- [PROBLEM STATEMENT]: Reproduce verbatim the lines of the material below, beginning at the line that contains "Taking reflective stripe" and stopping after the line that contains "289 centimetres". Omit the pictures from your output.

- [GIVEN DATA]:
.....

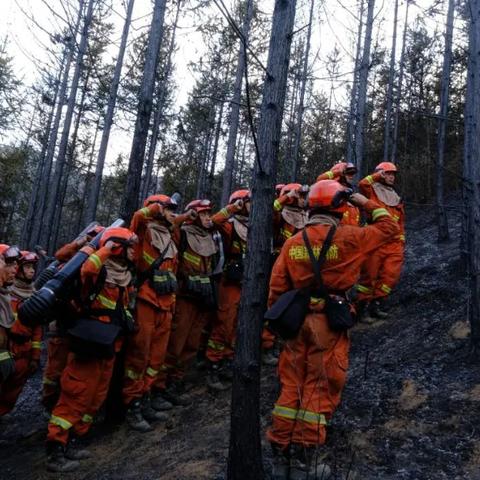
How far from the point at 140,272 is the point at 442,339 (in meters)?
3.94

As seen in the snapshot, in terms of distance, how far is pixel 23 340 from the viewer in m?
6.12

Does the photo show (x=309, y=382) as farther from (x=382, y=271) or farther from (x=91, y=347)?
(x=382, y=271)

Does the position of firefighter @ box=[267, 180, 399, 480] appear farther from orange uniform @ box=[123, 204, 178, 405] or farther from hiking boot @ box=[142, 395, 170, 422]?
hiking boot @ box=[142, 395, 170, 422]

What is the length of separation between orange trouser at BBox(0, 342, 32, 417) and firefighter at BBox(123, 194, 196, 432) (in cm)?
160

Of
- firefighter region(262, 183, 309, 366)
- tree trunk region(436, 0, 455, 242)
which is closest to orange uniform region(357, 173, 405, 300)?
firefighter region(262, 183, 309, 366)

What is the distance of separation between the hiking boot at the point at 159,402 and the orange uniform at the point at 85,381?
3.38ft

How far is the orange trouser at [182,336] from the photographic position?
20.2ft

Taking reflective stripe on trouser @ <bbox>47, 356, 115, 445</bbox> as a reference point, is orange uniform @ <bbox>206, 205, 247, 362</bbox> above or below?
above

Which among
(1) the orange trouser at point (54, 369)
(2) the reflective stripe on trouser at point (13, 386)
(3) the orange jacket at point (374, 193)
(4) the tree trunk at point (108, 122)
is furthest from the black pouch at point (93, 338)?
(4) the tree trunk at point (108, 122)

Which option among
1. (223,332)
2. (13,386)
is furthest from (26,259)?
(223,332)

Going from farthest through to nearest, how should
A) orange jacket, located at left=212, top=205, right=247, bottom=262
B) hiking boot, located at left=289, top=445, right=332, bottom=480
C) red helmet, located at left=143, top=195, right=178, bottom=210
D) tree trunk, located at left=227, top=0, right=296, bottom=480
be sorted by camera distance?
orange jacket, located at left=212, top=205, right=247, bottom=262 → red helmet, located at left=143, top=195, right=178, bottom=210 → hiking boot, located at left=289, top=445, right=332, bottom=480 → tree trunk, located at left=227, top=0, right=296, bottom=480

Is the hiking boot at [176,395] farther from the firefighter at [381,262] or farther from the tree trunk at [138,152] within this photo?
the firefighter at [381,262]

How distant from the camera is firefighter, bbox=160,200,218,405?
20.2 feet

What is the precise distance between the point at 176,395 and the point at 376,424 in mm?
2889
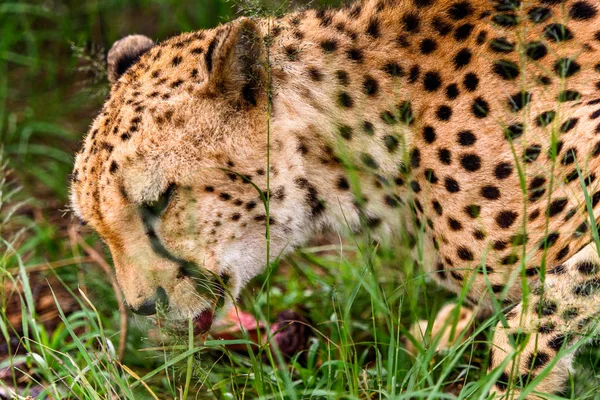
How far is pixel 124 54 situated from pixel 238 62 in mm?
729

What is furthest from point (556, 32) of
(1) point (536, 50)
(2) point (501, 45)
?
(2) point (501, 45)

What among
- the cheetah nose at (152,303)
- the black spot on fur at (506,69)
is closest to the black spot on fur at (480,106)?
the black spot on fur at (506,69)

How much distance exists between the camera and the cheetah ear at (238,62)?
289 centimetres

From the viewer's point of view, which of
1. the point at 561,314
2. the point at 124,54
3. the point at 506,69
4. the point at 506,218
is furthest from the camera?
the point at 124,54

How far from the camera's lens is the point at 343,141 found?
3.12 meters

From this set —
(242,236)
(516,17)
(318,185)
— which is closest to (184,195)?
(242,236)

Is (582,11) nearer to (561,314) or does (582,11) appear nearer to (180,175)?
(561,314)

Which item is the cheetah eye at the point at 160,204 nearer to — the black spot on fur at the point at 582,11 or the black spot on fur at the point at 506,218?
the black spot on fur at the point at 506,218

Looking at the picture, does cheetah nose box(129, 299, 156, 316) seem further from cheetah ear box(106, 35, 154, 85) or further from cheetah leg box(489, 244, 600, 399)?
cheetah leg box(489, 244, 600, 399)

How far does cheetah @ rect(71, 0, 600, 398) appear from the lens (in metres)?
2.92

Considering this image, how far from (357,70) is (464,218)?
2.20 feet

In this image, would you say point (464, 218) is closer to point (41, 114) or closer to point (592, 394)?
point (592, 394)

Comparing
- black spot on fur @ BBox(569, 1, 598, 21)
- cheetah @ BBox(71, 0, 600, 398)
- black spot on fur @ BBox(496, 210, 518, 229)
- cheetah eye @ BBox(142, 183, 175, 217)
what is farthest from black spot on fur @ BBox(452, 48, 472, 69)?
cheetah eye @ BBox(142, 183, 175, 217)

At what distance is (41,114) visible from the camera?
5.46 metres
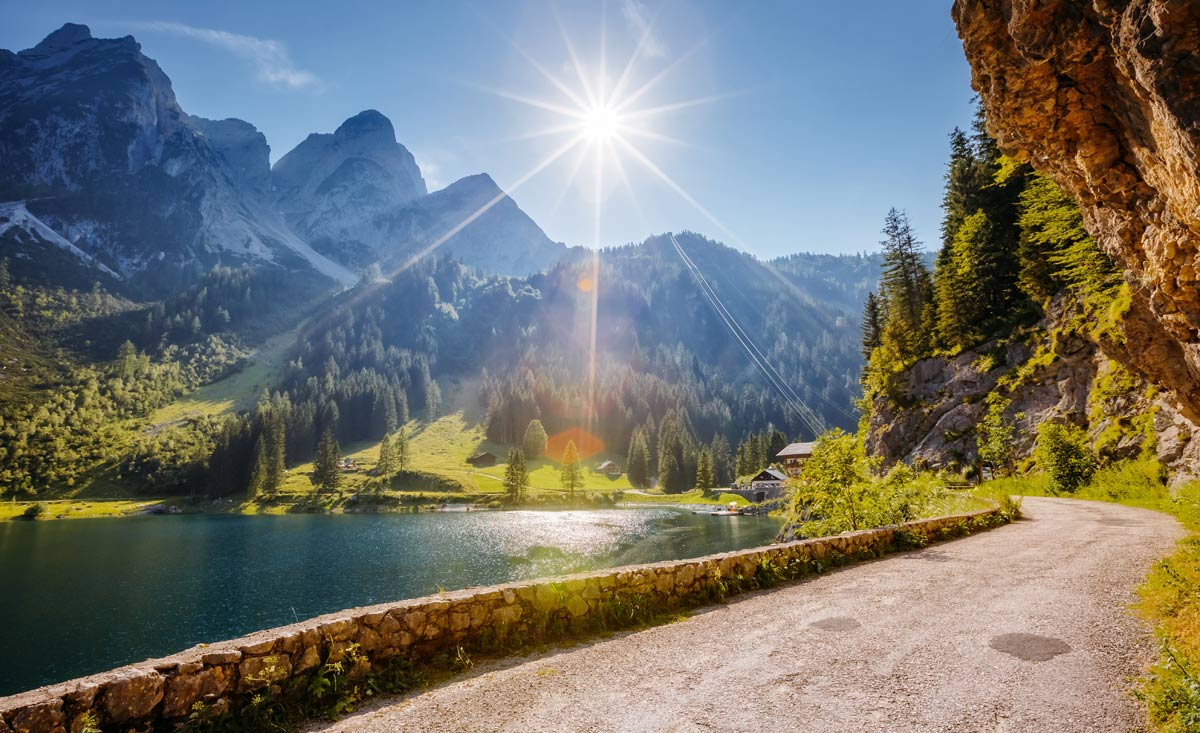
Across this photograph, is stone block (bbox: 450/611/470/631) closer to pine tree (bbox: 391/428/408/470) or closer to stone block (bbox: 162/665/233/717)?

.....

- [ANSWER BELOW]:
Taking reflective stripe on trouser @ <bbox>47, 356, 115, 445</bbox> as a reference point, is orange uniform @ <bbox>206, 205, 247, 362</bbox> above or below?
above

Which among
(1) the orange trouser at point (54, 369)
(2) the reflective stripe on trouser at point (13, 386)
(3) the orange jacket at point (374, 193)
(4) the tree trunk at point (108, 122)
is furthest from the black pouch at point (93, 338)?
(4) the tree trunk at point (108, 122)

Which option among
1. (223,332)
2. (13,386)
is furthest from (26,259)?
(223,332)

Going from farthest through to nearest, how should
A) orange jacket, located at left=212, top=205, right=247, bottom=262
B) hiking boot, located at left=289, top=445, right=332, bottom=480
C) red helmet, located at left=143, top=195, right=178, bottom=210
D) tree trunk, located at left=227, top=0, right=296, bottom=480
be sorted by camera distance?
orange jacket, located at left=212, top=205, right=247, bottom=262 → red helmet, located at left=143, top=195, right=178, bottom=210 → hiking boot, located at left=289, top=445, right=332, bottom=480 → tree trunk, located at left=227, top=0, right=296, bottom=480

Is the hiking boot at [176,395] farther from the firefighter at [381,262] or farther from the tree trunk at [138,152] within this photo?
the firefighter at [381,262]

How distant from the camera is firefighter, bbox=160,200,218,405?
20.2 feet

What is the precise distance between the point at 176,395 and the point at 376,424 in mm?
2889
How far is pixel 124 54 situated from pixel 238 62 in mm?
729

What is furthest from point (556, 32) of
(1) point (536, 50)
(2) point (501, 45)
?
(2) point (501, 45)

What among
- the cheetah nose at (152,303)
- the black spot on fur at (506,69)
is closest to the black spot on fur at (480,106)?
the black spot on fur at (506,69)

How much distance exists between the camera and the cheetah ear at (238,62)?
289 centimetres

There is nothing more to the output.